I am looking for help on how I can use the class PorterStemFilter in Lucene 4.0. Below is my indexer taken from http://www.lucenetutorial.com/lucene-in-5-minutes.html:
StandardAnalyzer analyzer = new StandardAnalyzer(Version.LUCENE_40);
Directory index = new RAMDirectory();
IndexWriterConfig config = new IndexWriterConfig(Version.LUCENE_40, analyzer);
IndexWriter w = new IndexWriter(index, config);
addDoc(w, "Lucene in Action", "193398817");
addDoc(w, "Lucene for Dummies", "55320055Z");
Could someone help me with where and how to use the PorterStemFilter class
Filters are generally incorporated into an Analyzer. To create you own Analyzer, the only thing you really need to override is the TokenStream
If you just want to chuck a the stem filter into StandardAnalyzer, I would copy the implementation of tokenStream
from StandardAnalyzer, and add the filter at the appropriate location (with stemmers, usually they should be added late in the filter chain).

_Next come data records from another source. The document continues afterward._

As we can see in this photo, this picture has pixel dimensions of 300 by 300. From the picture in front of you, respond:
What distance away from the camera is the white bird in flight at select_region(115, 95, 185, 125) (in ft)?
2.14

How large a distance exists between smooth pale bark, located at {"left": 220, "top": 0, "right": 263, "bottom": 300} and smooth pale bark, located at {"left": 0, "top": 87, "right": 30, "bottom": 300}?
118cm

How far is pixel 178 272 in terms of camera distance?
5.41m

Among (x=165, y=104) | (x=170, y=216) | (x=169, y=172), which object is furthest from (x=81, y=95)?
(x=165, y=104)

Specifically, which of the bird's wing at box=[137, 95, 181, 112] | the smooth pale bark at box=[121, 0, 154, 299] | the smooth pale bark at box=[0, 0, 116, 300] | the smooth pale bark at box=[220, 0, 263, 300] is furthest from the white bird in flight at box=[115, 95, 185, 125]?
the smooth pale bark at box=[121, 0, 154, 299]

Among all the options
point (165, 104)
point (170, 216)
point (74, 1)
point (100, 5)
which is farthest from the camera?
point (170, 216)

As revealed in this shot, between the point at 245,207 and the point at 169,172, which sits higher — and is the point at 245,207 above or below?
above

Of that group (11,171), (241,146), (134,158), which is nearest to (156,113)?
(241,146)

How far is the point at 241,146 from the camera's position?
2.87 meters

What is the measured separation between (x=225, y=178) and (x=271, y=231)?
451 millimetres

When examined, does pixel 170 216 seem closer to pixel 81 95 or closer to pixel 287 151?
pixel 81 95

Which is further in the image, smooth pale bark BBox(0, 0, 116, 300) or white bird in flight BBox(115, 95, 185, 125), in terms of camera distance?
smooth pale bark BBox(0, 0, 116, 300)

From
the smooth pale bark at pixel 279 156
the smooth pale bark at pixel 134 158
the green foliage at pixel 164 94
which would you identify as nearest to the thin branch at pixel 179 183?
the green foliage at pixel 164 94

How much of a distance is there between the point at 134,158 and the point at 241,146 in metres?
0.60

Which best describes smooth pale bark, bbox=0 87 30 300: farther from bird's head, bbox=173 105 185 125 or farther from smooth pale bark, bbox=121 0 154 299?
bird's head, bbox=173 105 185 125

public TokenStream tokenStream(String fieldName, Reader reader) {
StandardTokenizer tokenStream = new StandardTokenizer(Version.LUCENE_46, reader);
TokenStream result = new StandardFilter(tokenStream);
result = new LowerCaseFilter(result);
result = new StopFilter(true, result, StopAnalyzer.ENGLISH_STOP_WORDS_SET);
//Adding the StemFilter here
result = new PorterStemFilter(result);
return result;
Alternatively, you could just use EnglishAnalyzer
(among other languages), which already has a stemmer.